Model selection and learning theory for densities

Model selection/ learning theory meets density estimation, especially for mixture densities.

There are various convergence results, depending on your assumptions on mixing distributions and component distributions and true distributions and the stars and so on.

Everyone has assumptions on fixed component scales, or requires a free regularisation parameter. Especially I would like sample complexity results that can allow me to bound number of components before seeing the data. AFAICT there is no-one who can give me a good, general model selection procedure that does not involve cross-validation in practice.

TODO: explain why this is fiddly, choice of loss function etc.

Large sample results for mixtures

I would prefere not to rely on asymptotic distributions, but maybe the use of the AIC would be smooth enough for me to just deal with it.

McRa14 claims the AIC doesn't work because ‘certain regularity assumptions’ necessary for it are not satisfied (which?) but that I may try the BIC, as per BaCo91 or BHLL08. Contrariwise, Mass07 gives explicit cases where the AIC does work in penalised density estimation, so… yeah. In any case, it's certainly true that the derivation and calculation of the GIC is tedious.

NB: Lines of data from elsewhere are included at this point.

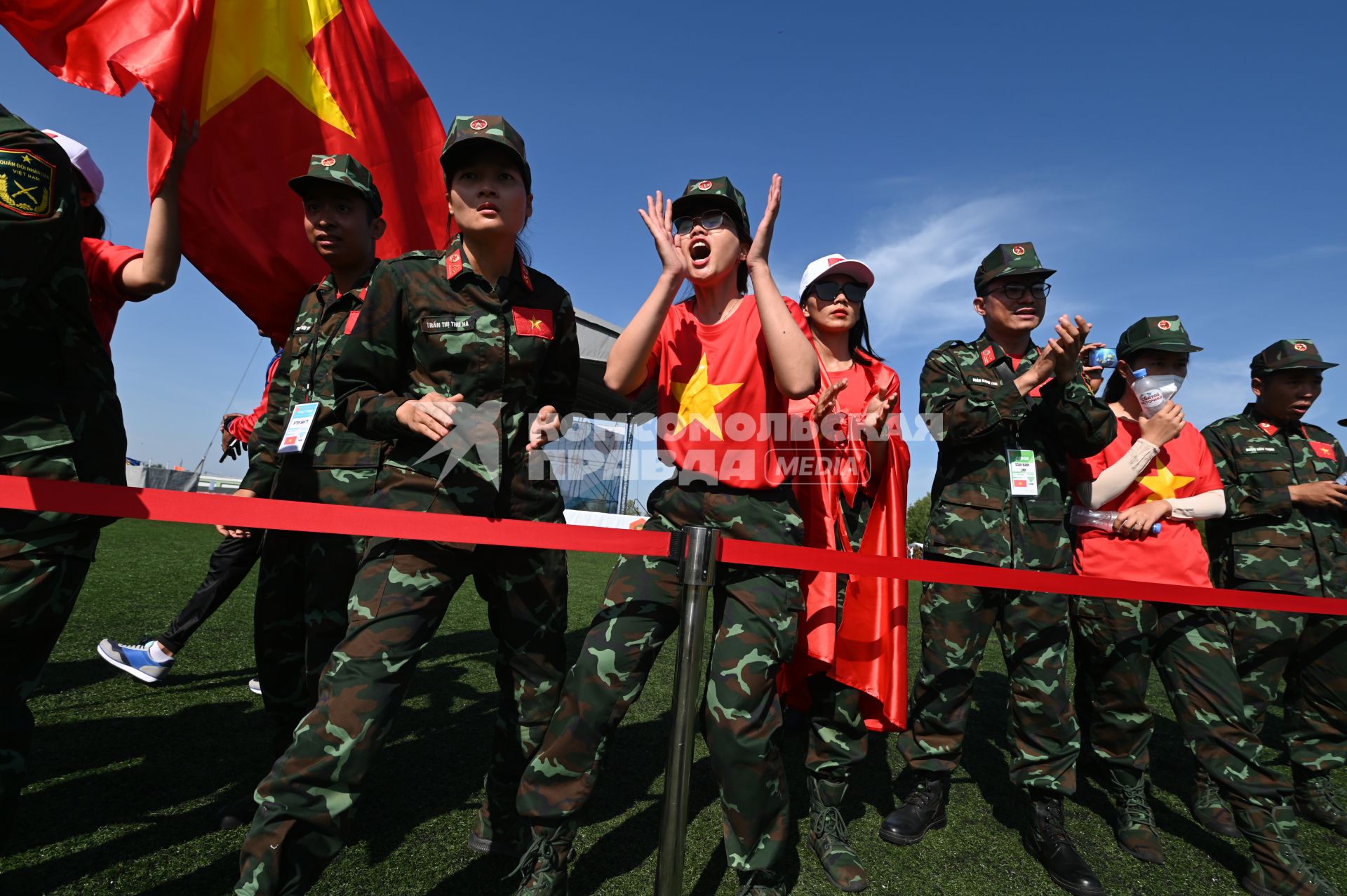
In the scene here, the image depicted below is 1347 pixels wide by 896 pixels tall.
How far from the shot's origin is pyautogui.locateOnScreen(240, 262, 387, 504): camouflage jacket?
→ 7.76ft

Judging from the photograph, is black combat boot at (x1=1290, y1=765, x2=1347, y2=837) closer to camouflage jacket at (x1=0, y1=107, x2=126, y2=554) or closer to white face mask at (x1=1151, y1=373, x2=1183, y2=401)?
white face mask at (x1=1151, y1=373, x2=1183, y2=401)

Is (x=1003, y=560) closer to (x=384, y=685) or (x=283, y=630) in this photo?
(x=384, y=685)

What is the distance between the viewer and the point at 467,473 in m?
1.93

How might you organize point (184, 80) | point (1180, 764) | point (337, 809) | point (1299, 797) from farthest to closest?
point (1180, 764) < point (1299, 797) < point (184, 80) < point (337, 809)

GhVa01 give MLE risk bounds under various assumptions, which I could maybe use independently.

Finite sample results for mixtures

In a penalised least-squares framework, see BePR11, Geer08, BuTW07a. This generally seems much more reasonable to me, and I'm reading up on it. However, I think that basis selection is going to turn out to be nasty. Massart et al (MaMi11) have some results based on Massart's lecture notes (Mass07), which, by the way, are really accessible as an introduction.

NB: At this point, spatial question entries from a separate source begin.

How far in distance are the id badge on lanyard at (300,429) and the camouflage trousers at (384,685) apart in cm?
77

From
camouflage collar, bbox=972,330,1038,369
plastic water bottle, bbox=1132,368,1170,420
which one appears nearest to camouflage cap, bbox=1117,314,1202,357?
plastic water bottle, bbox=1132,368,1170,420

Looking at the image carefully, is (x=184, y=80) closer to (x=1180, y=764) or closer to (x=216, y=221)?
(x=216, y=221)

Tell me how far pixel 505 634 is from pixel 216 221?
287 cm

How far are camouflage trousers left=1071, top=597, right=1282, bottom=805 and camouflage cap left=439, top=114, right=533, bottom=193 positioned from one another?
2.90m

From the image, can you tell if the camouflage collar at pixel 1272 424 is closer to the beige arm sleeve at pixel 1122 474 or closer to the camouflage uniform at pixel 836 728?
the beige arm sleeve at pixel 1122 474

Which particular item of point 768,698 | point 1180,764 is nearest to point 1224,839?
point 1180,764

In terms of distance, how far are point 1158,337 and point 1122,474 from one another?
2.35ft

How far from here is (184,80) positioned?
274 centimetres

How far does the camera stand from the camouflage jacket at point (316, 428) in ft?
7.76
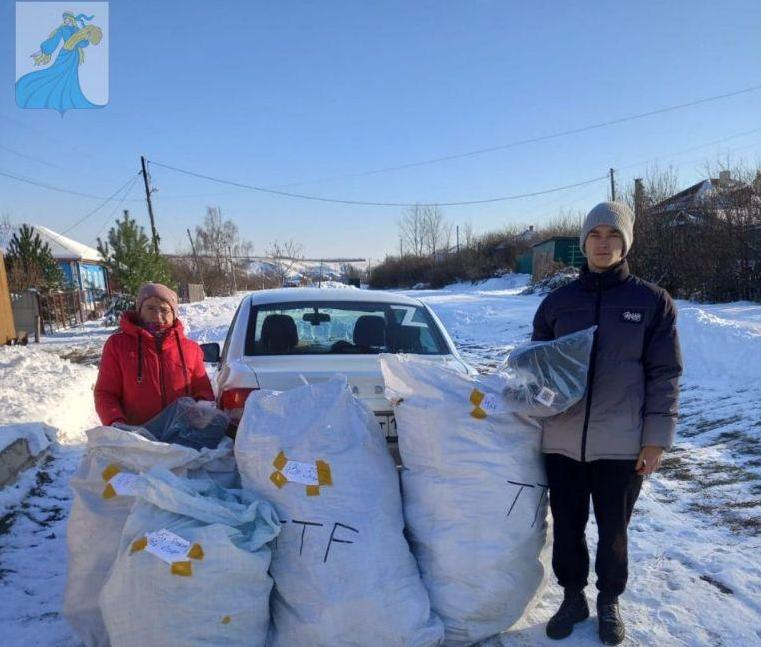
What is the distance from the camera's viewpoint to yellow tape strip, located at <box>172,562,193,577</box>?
193 cm

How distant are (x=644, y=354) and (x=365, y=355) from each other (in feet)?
5.64

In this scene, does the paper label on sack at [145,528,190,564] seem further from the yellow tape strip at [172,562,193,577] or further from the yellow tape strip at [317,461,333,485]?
the yellow tape strip at [317,461,333,485]

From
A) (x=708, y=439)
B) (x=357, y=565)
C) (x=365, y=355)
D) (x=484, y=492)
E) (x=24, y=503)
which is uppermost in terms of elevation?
(x=365, y=355)

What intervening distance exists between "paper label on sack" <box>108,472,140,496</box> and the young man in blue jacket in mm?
1737

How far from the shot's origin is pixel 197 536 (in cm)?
199

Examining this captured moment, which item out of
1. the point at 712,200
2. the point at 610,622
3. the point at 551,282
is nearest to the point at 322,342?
the point at 610,622

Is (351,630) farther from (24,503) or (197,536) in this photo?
(24,503)

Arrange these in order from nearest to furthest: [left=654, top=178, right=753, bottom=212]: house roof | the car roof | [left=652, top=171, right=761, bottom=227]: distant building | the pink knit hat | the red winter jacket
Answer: the red winter jacket → the pink knit hat → the car roof → [left=652, top=171, right=761, bottom=227]: distant building → [left=654, top=178, right=753, bottom=212]: house roof

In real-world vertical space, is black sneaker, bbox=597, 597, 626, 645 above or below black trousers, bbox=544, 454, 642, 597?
below

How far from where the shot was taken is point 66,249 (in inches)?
1160

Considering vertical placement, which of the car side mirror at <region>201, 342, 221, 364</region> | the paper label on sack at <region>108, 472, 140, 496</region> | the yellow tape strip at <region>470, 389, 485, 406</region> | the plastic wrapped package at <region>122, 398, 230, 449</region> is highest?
the car side mirror at <region>201, 342, 221, 364</region>

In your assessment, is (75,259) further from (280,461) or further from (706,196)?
(280,461)

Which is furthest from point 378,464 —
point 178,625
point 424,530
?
point 178,625

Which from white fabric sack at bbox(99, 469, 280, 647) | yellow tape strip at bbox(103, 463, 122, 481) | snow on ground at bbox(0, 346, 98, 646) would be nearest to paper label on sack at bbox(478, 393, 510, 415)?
white fabric sack at bbox(99, 469, 280, 647)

Massart (Mass07) explains some of the complications here and gives example applicattions of both least-squares and ML model selection procedures for general density model selection. However, his results are restricted to mixtures of orthonormal bases, which, realistically, means histograms with bins of disjoint support, if you want your density to be non-negative. Wondering how much work it is to get overlapping support.